• REQUIREMENT: Substitute "is nearest to" for "appears closest to" in the lines below, change nothing else, and leave the picture out of your answer.
-- begin MATERIAL PROVIDED --
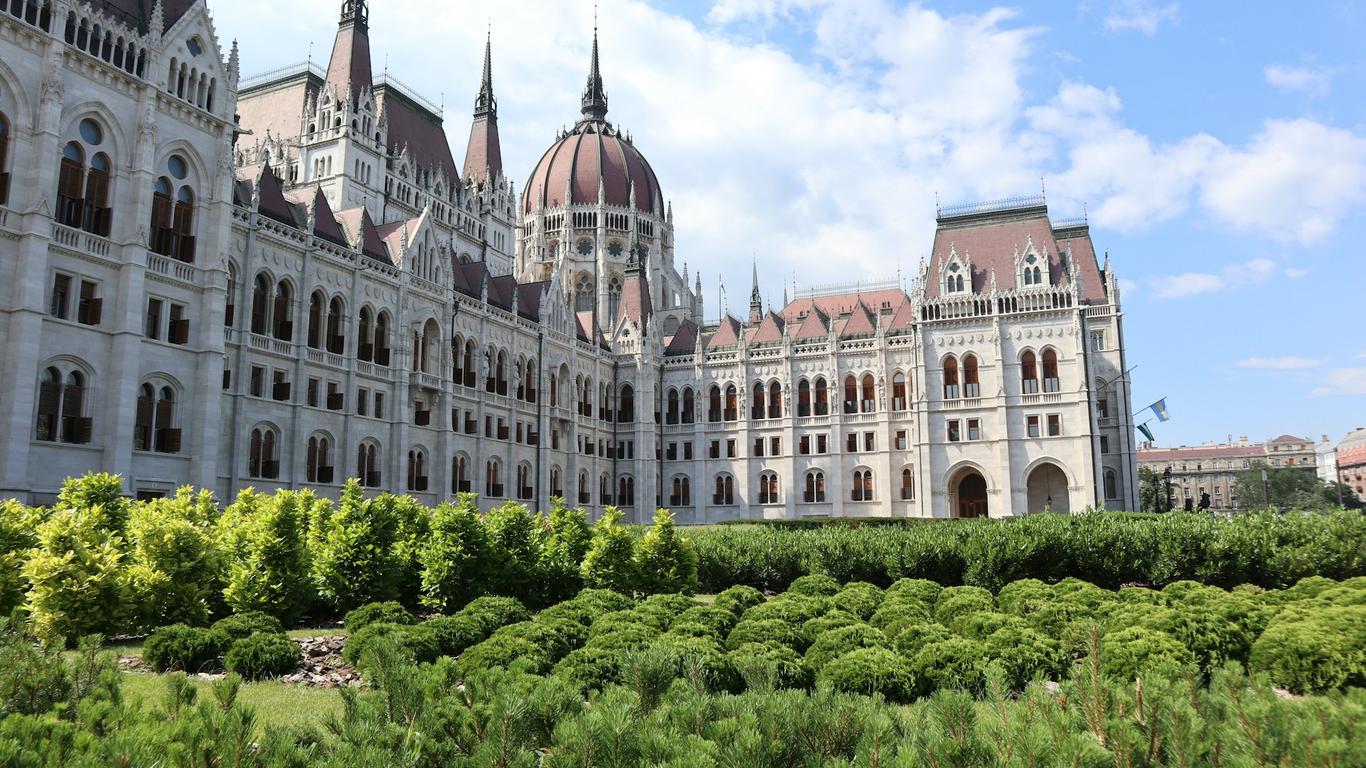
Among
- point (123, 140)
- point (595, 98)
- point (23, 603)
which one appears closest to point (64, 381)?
point (123, 140)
-- end MATERIAL PROVIDED --
• THE RESULT:
Among
- point (123, 140)
- point (595, 98)
- point (23, 603)
which one is nearest to point (64, 381)?
point (123, 140)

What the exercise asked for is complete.